:: TASK ::
From the Optima budget text, list each quarter's projected unit sales for 20X1.

:: GIVEN TEXT ::
Fourth-quarter sales for 20X0 are 55,000 units.

Unit sales by quarter (for 20X1) are projected as follows:

First quarter 65,000    
Second quarter 70,000    
Third quarter 75,000    
Fourth quarter 90,000    

The selling price is $400 per unit. All sales are credit sales. Optima collects 85% of all sales within the quarter in which they are realized; the other 15% is collected in the following quarter. There are no bad debts.There is no beginning inventory of finished goods. Optima is planning the following ending finished goods inventories for each quarter:

First quarter 13,000 units    
Second quarter 15,000 units    
Third quarter 20,000 units    
Fourth quarter 10,000 units    

Each mass-storage unit uses 5 hours of direct labor and three units of direct materials. Laborers are paid $10 per hour, and one unit of direct materials costs $80.

There are 65,700 units of direct materials in beginning inventory as of January 1, 20X1. At the end of each quarter, Optima plans to have 30% of the direct materials needed for next quarter's unit sales. Optima will end the year with the same amount of direct materials found in this year's beginning inventory.

Optima buys direct materials on account. Half of the purchases are paid for in the quarter of acquisition, and the remaining half are paid for in the following quarter. Wages and salaries are paid on the 15th and 30th of each month.

Fixed overhead totals $1 million each quarter. Of this total, $350,000 represents depreciation. All other fixed expenses are paid for in cash in the quarter incurred. The fixed overhead rate is computed by dividing the year's total fixed overhead by the year's budgeted production in units.

:: Extracted page text data ::
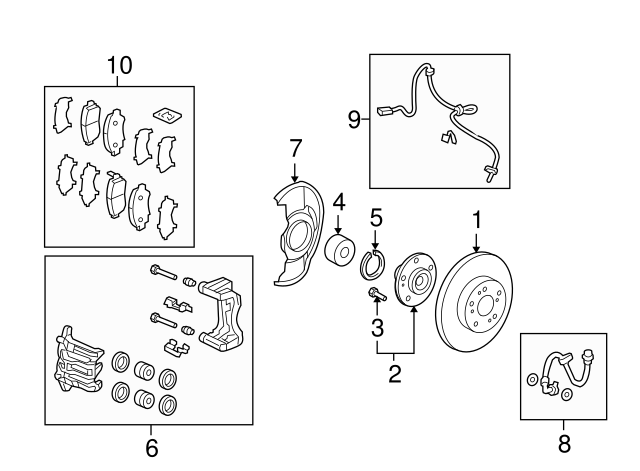 10
9
7
4
5
1
3
2
6
8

:: RESPONSE AREA ::
- First quarter: 65,000 units
- Second quarter: 70,000 units
- Third quarter: 75,000 units
- Fourth quarter: 90,000 units